Many friends hurried to the hospital as soon as it was known that he was hurt. He has lived here for several years, and while he served many congregations as a minister during his younger years, he has been engaged in manual labor here, attending to the janitor work for the First National Bank as well as a church or two. He has a daughter, employed in the post office here, and she is at his side where she is soothing and encouraging him all she can.
Mr. Casson is a very popular man here, and is held in the very highest esteem by many of our best people, who are as much concerned over his welfare as if he were the governor of the state.
The first stories of the accident were wild. It is fortunate that Officer John Plaster was present to know what did occur. He and Unsell went before Mayor Hawes and later to see Deputy County Attorney William where a full statement was made. Mr. Unsell was held blameless, and the affair was just an accident.
100 YEARS AGO – 1923
THE NEWBERRY CASE
A great deal has been said, and much of it both intemperate and ill-advised, concerning the Newberry election. It may easily be that Senator Newberry spent more money than the law allows. It may be that his friends spent money for him – spent money like drunken sailors, as to that. But just think what Newberry had to face!

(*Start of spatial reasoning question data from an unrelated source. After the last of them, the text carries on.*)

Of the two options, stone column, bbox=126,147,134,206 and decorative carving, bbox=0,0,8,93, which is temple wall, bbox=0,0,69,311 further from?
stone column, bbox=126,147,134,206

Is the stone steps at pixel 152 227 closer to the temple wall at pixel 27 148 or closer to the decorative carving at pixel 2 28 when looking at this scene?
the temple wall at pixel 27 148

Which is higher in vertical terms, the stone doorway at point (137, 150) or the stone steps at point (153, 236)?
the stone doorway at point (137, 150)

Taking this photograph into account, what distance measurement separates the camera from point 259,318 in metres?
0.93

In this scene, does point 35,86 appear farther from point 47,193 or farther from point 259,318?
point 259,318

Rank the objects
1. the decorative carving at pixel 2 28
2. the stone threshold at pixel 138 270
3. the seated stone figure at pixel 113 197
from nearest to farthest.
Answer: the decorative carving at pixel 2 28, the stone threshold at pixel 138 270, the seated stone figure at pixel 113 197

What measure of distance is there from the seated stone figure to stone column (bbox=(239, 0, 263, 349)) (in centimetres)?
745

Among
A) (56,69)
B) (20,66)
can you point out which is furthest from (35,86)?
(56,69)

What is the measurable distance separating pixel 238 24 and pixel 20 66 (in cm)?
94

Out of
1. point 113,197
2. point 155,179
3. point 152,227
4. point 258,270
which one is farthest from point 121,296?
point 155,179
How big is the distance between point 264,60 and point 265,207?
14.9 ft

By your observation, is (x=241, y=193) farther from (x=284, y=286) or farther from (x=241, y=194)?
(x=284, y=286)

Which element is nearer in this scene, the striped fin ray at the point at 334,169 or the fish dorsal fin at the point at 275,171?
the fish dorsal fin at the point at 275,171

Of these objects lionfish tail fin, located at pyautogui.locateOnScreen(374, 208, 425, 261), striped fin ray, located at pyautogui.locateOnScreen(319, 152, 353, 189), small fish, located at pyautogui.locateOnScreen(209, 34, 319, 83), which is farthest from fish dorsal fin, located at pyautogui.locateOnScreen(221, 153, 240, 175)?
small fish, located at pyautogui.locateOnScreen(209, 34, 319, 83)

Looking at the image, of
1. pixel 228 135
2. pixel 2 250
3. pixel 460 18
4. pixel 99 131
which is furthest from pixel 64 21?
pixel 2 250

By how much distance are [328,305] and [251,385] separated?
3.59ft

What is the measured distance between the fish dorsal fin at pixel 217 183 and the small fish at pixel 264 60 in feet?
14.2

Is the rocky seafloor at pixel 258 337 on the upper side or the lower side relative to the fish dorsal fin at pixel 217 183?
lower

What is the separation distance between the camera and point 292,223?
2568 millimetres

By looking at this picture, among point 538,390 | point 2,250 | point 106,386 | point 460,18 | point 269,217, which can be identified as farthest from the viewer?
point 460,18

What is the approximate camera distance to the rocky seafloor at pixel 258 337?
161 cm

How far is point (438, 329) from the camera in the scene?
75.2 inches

Henry Ford is doubtless nothing politically, for he was first considered a Republican, and later ran on the Democratic ticket. In fact, he doubtless has very nebulous notions as to whether he is a Democrat or a Republican. And his business organization and vast financial influence constituted a strength that was believed adequate to any possible emergency. He and his army of agents and friends believed that no matter what ticket he ran on he would win in a walk because of the measureless influence he exerted in the business world as the maker of the popular car, and because his sales agencies everywhere would be easily changed into political headquarters, and that without much regard to whether the agents happened to be Democrats or Republicans.
This then was the formidable array that Newberry had to face in that campaign. If he had not spent money and drove a headlong fight against the Ford organization and the Ford wizardry, he stood no chance at all. The fact that he and his friends did put on such a campaign, and matched Ford’s avalanche with another avalanche, and won out, has peeved a very large element of our people everywhere.
But do those critics stop to think what would have been the result if Ford had won? Would there have been a question raised as to whether the election had been fair to Newberry?
Free-Lance is not disposed to favor the winning of a rich man as against a poor man in an election, but money counts for a vast deal in putting over a campaign. If Newberry had used all that money to oppose a poor man, instead of the multi-millionaire Ford, we should condemn him. As it is, we merely think he beat Henry to it, and fought the devil with fire.
MORGAN TODAY
Having everything one wants doesn’t ensure mental happiness. Of times a surfeit of good things in life bring longing and discontent. Mark Bullway, millionaire, stacked his son, Harry, up against just this sort of proposition. But Mark had an object. The muttered curse of a blind man struck by the touring car in which Mark and his son road inspired him. “I hope the young man will get everything he wants,” said the blind man. And Mark Bullway, seeing the light, decided to sicken his son of worldly pleasures by giving him everything. How well the scheme worked is portrayed admirably in the Goldwyn picture, “The Man Who Had Everything,” with Jack Pickford in the leading role. See it at this theatre today.
Also, “I Do!” Harold Lloyd’s newest Associated Exhibitors’ comedy, is for those who are married, those who don’t want to be married. It is also for the children of parents and the parents of children. Outside of these classes, no one will be admitted, when Harold Lloyd will demonstrate, in two reels, the results of a simple, “I Do!” It’s a merry, matrimonial mix-up.